▶ **Brief**: Write out every one of the entries below word for word, keeping their order and wording unchanged.

┌─ Supplied records

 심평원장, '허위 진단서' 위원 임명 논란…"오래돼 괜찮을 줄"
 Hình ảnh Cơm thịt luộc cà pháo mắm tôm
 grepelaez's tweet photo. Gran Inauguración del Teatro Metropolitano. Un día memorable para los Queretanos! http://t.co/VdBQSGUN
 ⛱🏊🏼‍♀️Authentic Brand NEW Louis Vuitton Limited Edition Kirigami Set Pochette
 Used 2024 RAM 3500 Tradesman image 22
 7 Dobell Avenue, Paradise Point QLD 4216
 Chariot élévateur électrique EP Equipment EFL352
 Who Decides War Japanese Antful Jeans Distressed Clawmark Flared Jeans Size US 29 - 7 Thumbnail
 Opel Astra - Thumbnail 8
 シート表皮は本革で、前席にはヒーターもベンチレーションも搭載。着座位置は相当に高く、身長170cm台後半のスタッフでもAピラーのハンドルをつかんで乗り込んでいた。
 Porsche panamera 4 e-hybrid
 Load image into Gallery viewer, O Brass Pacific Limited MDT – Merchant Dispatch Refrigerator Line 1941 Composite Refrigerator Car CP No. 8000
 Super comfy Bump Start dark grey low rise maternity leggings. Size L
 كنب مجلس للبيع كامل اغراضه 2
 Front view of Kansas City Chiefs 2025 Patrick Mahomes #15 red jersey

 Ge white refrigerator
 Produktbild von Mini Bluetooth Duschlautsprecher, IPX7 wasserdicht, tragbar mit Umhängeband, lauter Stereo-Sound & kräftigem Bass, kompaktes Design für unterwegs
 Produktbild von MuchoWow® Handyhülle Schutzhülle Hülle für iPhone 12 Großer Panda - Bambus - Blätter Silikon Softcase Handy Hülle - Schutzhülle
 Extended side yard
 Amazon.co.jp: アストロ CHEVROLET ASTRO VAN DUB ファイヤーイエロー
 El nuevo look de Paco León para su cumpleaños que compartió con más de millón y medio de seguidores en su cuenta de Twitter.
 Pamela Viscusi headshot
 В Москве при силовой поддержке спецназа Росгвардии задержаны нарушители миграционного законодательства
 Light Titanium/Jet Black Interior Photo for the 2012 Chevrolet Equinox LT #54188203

└─

▶ **Your solution**:
 심평원장, '허위 진단서' 위원 임명 논란…"오래돼 괜찮을 줄"
 Hình ảnh Cơm thịt luộc cà pháo mắm tôm
 grepelaez's tweet photo. Gran Inauguración del Teatro Metropolitano. Un día memorable para los Queretanos! http://t.co/VdBQSGUN
 ⛱🏊🏼‍♀️Authentic Brand NEW Louis Vuitton Limited Edition Kirigami Set Pochette
 Used 2024 RAM 3500 Tradesman image 22
 7 Dobell Avenue, Paradise Point QLD 4216
 Chariot élévateur électrique EP Equipment EFL352
 Who Decides War Japanese Antful Jeans Distressed Clawmark Flared Jeans Size US 29 - 7 Thumbnail
 Opel Astra - Thumbnail 8
 シート表皮は本革で、前席にはヒーターもベンチレーションも搭載。着座位置は相当に高く、身長170cm台後半のスタッフでもAピラーのハンドルをつかんで乗り込んでいた。
 Porsche panamera 4 e-hybrid
 Load image into Gallery viewer, O Brass Pacific Limited MDT – Merchant Dispatch Refrigerator Line 1941 Composite Refrigerator Car CP No. 8000
 Super comfy Bump Start dark grey low rise maternity leggings. Size L
 كنب مجلس للبيع كامل اغراضه 2
 Front view of Kansas City Chiefs 2025 Patrick Mahomes #15 red jersey

 Ge white refrigerator
 Produktbild von Mini Bluetooth Duschlautsprecher, IPX7 wasserdicht, tragbar mit Umhängeband, lauter Stereo-Sound & kräftigem Bass, kompaktes Design für unterwegs
 Produktbild von MuchoWow® Handyhülle Schutzhülle Hülle für iPhone 12 Großer Panda - Bambus - Blätter Silikon Softcase Handy Hülle - Schutzhülle
 Extended side yard
 Amazon.co.jp: アストロ CHEVROLET ASTRO VAN DUB ファイヤーイエロー
 El nuevo look de Paco León para su cumpleaños que compartió con más de millón y medio de seguidores en su cuenta de Twitter.
 Pamela Viscusi headshot
 В Москве при силовой поддержке спецназа Росгвардии задержаны нарушители миграционного законодательства
 Light Titanium/Jet Black Interior Photo for the 2012 Chevrolet Equinox LT #54188203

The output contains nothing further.